What you are asked to do
Output the full listing word for word.

-- Records for this exercise follows --

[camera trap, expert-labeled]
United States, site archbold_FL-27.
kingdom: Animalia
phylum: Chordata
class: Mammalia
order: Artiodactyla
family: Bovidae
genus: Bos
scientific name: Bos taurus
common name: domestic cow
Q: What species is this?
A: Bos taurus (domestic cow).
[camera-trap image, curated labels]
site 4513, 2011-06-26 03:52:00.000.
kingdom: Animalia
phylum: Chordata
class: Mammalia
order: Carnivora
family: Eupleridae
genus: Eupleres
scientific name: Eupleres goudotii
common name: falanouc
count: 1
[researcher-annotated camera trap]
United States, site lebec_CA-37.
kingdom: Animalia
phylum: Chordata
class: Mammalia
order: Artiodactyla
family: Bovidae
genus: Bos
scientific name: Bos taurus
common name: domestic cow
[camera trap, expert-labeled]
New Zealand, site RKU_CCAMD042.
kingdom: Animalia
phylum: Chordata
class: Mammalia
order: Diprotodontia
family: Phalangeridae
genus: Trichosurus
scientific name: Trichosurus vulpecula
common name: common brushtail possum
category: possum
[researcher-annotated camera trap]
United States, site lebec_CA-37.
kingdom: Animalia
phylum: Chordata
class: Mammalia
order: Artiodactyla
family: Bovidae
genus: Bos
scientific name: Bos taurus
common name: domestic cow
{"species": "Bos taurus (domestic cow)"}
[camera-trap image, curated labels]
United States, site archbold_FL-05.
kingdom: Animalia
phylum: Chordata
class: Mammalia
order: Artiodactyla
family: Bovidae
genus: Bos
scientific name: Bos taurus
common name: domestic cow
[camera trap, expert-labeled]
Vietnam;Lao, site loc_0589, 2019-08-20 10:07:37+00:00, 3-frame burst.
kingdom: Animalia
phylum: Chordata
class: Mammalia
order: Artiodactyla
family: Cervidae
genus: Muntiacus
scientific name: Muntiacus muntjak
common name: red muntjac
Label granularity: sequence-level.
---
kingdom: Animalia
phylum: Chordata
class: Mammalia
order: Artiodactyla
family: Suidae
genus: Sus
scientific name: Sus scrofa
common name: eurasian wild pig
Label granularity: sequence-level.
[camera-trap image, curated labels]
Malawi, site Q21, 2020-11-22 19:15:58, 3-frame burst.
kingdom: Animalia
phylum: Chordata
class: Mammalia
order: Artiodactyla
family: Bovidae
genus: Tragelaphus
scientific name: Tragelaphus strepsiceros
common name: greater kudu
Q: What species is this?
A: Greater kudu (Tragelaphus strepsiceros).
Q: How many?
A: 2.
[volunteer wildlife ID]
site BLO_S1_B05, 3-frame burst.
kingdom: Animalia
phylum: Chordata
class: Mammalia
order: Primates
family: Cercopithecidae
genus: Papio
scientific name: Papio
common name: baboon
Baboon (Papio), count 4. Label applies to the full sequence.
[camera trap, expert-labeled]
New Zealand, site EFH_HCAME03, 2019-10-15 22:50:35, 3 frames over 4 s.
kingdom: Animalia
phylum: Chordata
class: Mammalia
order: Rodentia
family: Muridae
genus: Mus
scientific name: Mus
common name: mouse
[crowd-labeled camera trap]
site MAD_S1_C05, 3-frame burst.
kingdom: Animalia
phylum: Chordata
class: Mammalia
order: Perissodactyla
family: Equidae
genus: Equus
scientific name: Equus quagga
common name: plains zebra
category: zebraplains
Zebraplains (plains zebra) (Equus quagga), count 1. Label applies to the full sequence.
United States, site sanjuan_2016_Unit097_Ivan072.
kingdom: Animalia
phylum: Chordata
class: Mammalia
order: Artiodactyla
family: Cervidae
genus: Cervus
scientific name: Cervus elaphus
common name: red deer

-- Records for this exercise concluded --

Solution to the exercise
[camera trap, expert-labeled]
United States, site archbold_FL-27.
kingdom: Animalia
phylum: Chordata
class: Mammalia
order: Artiodactyla
family: Bovidae
genus: Bos
scientific name: Bos taurus
common name: domestic cow
Q: What species is this?
A: Bos taurus (domestic cow).
[camera-trap image, curated labels]
site 4513, 2011-06-26 03:52:00.000.
kingdom: Animalia
phylum: Chordata
class: Mammalia
order: Carnivora
family: Eupleridae
genus: Eupleres
scientific name: Eupleres goudotii
common name: falanouc
count: 1
[researcher-annotated camera trap]
United States, site lebec_CA-37.
kingdom: Animalia
phylum: Chordata
class: Mammalia
order: Artiodactyla
family: Bovidae
genus: Bos
scientific name: Bos taurus
common name: domestic cow
[camera trap, expert-labeled]
New Zealand, site RKU_CCAMD042.
kingdom: Animalia
phylum: Chordata
class: Mammalia
order: Diprotodontia
family: Phalangeridae
genus: Trichosurus
scientific name: Trichosurus vulpecula
common name: common brushtail possum
category: possum
[researcher-annotated camera trap]
United States, site lebec_CA-37.
kingdom: Animalia
phylum: Chordata
class: Mammalia
order: Artiodactyla
family: Bovidae
genus: Bos
scientific name: Bos taurus
common name: domestic cow
{"species": "Bos taurus (domestic cow)"}
[camera-trap image, curated labels]
United States, site archbold_FL-05.
kingdom: Animalia
phylum: Chordata
class: Mammalia
order: Artiodactyla
family: Bovidae
genus: Bos
scientific name: Bos taurus
common name: domestic cow
[camera trap, expert-labeled]
Vietnam;Lao, site loc_0589, 2019-08-20 10:07:37+00:00, 3-frame burst.
kingdom: Animalia
phylum: Chordata
class: Mammalia
order: Artiodactyla
family: Cervidae
genus: Muntiacus
scientific name: Muntiacus muntjak
common name: red muntjac
Label granularity: sequence-level.
---
kingdom: Animalia
phylum: Chordata
class: Mammalia
order: Artiodactyla
family: Suidae
genus: Sus
scientific name: Sus scrofa
common name: eurasian wild pig
Label granularity: sequence-level.
[camera-trap image, curated labels]
Malawi, site Q21, 2020-11-22 19:15:58, 3-frame burst.
kingdom: Animalia
phylum: Chordata
class: Mammalia
order: Artiodactyla
family: Bovidae
genus: Tragelaphus
scientific name: Tragelaphus strepsiceros
common name: greater kudu
Q: What species is this?
A: Greater kudu (Tragelaphus strepsiceros).
Q: How many?
A: 2.
[volunteer wildlife ID]
site BLO_S1_B05, 3-frame burst.
kingdom: Animalia
phylum: Chordata
class: Mammalia
order: Primates
family: Cercopithecidae
genus: Papio
scientific name: Papio
common name: baboon
Baboon (Papio), count 4. Label applies to the full sequence.
[camera trap, expert-labeled]
New Zealand, site EFH_HCAME03, 2019-10-15 22:50:35, 3 frames over 4 s.
kingdom: Animalia
phylum: Chordata
class: Mammalia
order: Rodentia
family: Muridae
genus: Mus
scientific name: Mus
common name: mouse
[crowd-labeled camera trap]
site MAD_S1_C05, 3-frame burst.
kingdom: Animalia
phylum: Chordata
class: Mammalia
order: Perissodactyla
family: Equidae
genus: Equus
scientific name: Equus quagga
common name: plains zebra
category: zebraplains
Zebraplains (plains zebra) (Equus quagga), count 1. Label applies to the full sequence.
United States, site sanjuan_2016_Unit097_Ivan072.
kingdom: Animalia
phylum: Chordata
class: Mammalia
order: Artiodactyla
family: Cervidae
genus: Cervus
scientific name: Cervus elaphus
common name: red deer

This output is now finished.